EXERCISE REQUIREMENTS:
A) Answer each question from the showcase review:
(i) Who hosted this year's Jeremy Lee Associates Real Variety Showcase?
(ii) On what does Mr B the Gentleman Rhymer reinterpret nineties rave hits?
(iii) Which comedian is called "a rougher McIntyre with great delivery and a punchy energy"?
B) Pick up the showcase review after its final sentence and continue it.

POSTED SEPTEMBER 22 2011
It takes a real pro to admit the shortfalls of their act right from the off, but Rory Bremner - the host of this year’s Jeremy Lee Associates Real Variety Showcase - did exactly that.
Thanks to a bland, faceless cabinet, the master impressionist admits he is finding it hard to find any identifiable characteristics of the current crop, with the exception of William Hague’s dreadful drawl. He is, of course, doing himself an injustice. His David Cameron and Nick Clegg are even more oily than in reality. And while his set-ups between impressions may occasionally be a little forced, his Blair, Bush, Clinton, and cruel Blunkett are without equal.
Hannah Gadsby, the Australian comedian, is an expert in the understated. Like the lesbian daughter of Dame Edna Everage, she has a warmth and delivers her slightly naughty material with a wry smile. Life is a series of surprises for her and she assumes for the audience. While her take on growing up gay has an adult edge, she is gently endearing.
Complete with Poirot moustache and perfect RP, Mr B the Gentleman Rhymer reinterprets nineties rave hits on a banjo and beat box. He will literally get any party started. It’s a lazy cliche to add ‘on acid’ to a description to suggest wackiness, so perhaps it’s best to avoid ‘George Formby on Acid’ and opt for ‘Acid House on a cup of Earl Grey’. Either works.
With the popularity of comics John Bishop and Michael McIntyre, there is a trend towards everyman observational comedy. Add to the above Sean Walsh - a rougher McIntyre with great delivery and a punchy energy. His observations of modern life will connect to any audience and his lively stage presence could fill any size room. JLA has a knack for finding top comics before they make it big - Walsh could be next.

SOURCE DATA:

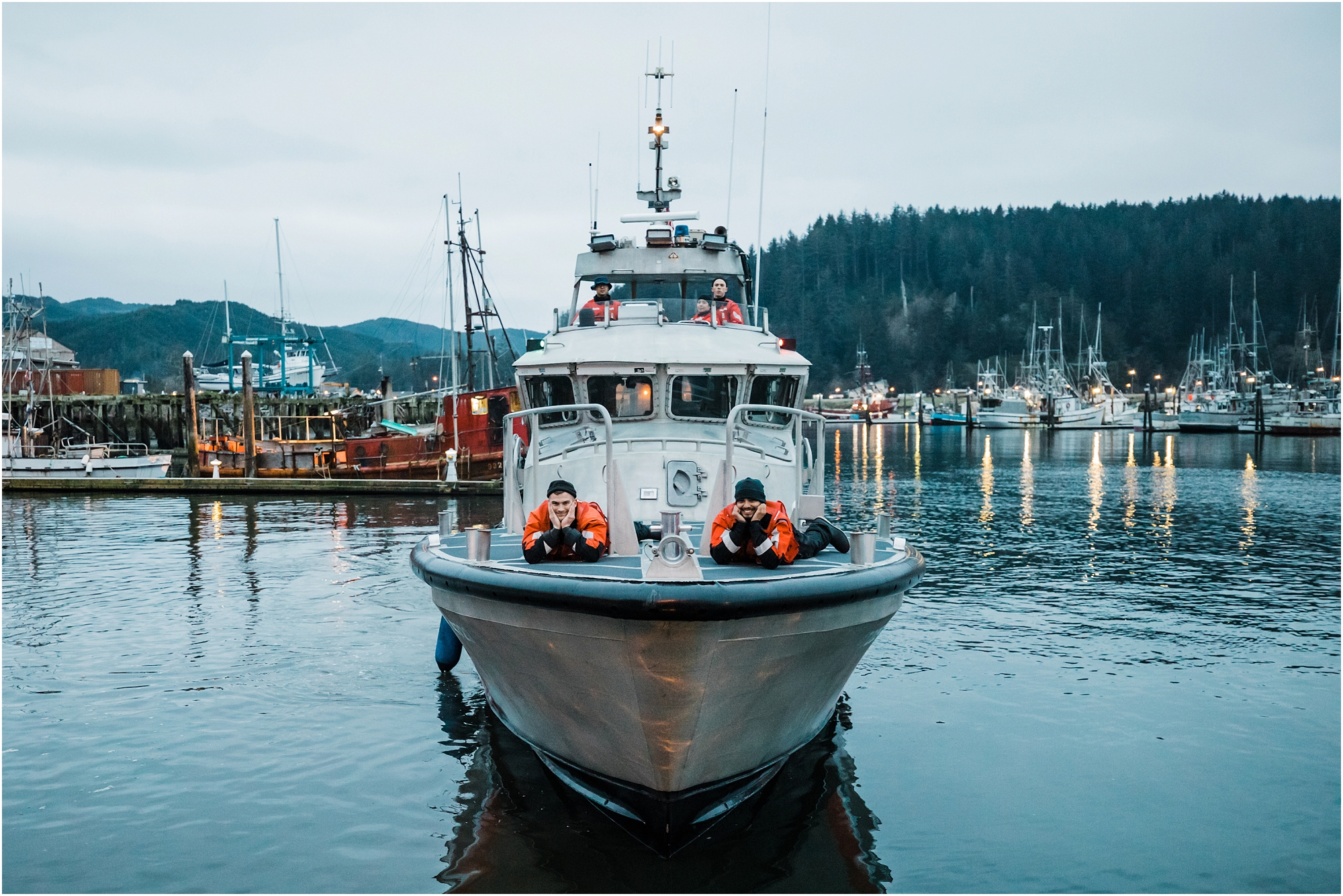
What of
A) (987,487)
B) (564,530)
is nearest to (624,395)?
(564,530)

RESPONSES TO THE TASKS:
A)
(i) Rory Bremner
(ii) A banjo and beat box
(iii) Sean Walsh

B)
Pick of the night was The Horne Section, stand up Alex Horne’s musical act. It’s funny, musically brilliant, highly original and beautifully crafted to turn any event into a fun evening. His highly adept band will take suggestions from the audience for musical style, key, tune - their virtuosity is incredible. But it is the mass board games, that really captured the audience - watching a hall full of people playing Twister has to be seen to be believed.
As does Bruce Airhead. What event is complete without a well-oiled man in a Lycra one-piece fitting himself inside a giant rubber ball? Truly a variety act and one that will have water coolers bubbling for months after.
After the break, came up-and-coming comic Imran Yusef. Much of the likeable Yusef’s act is about his rich cultural heritage - born to Indian parents in Kenya, raised in the UK and schooled in America. While great material for comedy clubs or an Edinburgh show, it’s not quite strong enough for a corporate audience.
Nathan Flutebox Lee & the Clinic is great in concept but weak in delivery. Flautist Nathan is a human beatbox. While a highly original act - playing hip hop, dubstep and Eastern melodies - he failed to connect with the audience and seemed a little disorganised, his two band members, ‘the clinic’, almost wondering off the stage before the set was over.
Comic Simon Evans must have been created in a lab to play corporate events. His deadpan delivery in a cut glass accent perfectly suits his intelligent material. He carefully deconstructs a traditional joke formula and then puts it back together only to find bits left over. And he doesn’t miss a gag. Surely one of the ‘must book’ corporate comics.
The same can’t be said for Andi Osho. A solid comic on the circuit with some nice material, she pitched her set badly for the audience, leaving jokes hanging and often falling short of a big punchline. While she managed some laughs, fart, poo and fanny jokes are probably misplaced here.
For a glitzy drag finale, there’s none camper than Priscilla Queen of the Desert - or should that be dessert? This Tony and Olivier award-winning spectacle has fab costumes and pumping disco anthems. With an impressively large cast it’s a no holds barred show-stopper.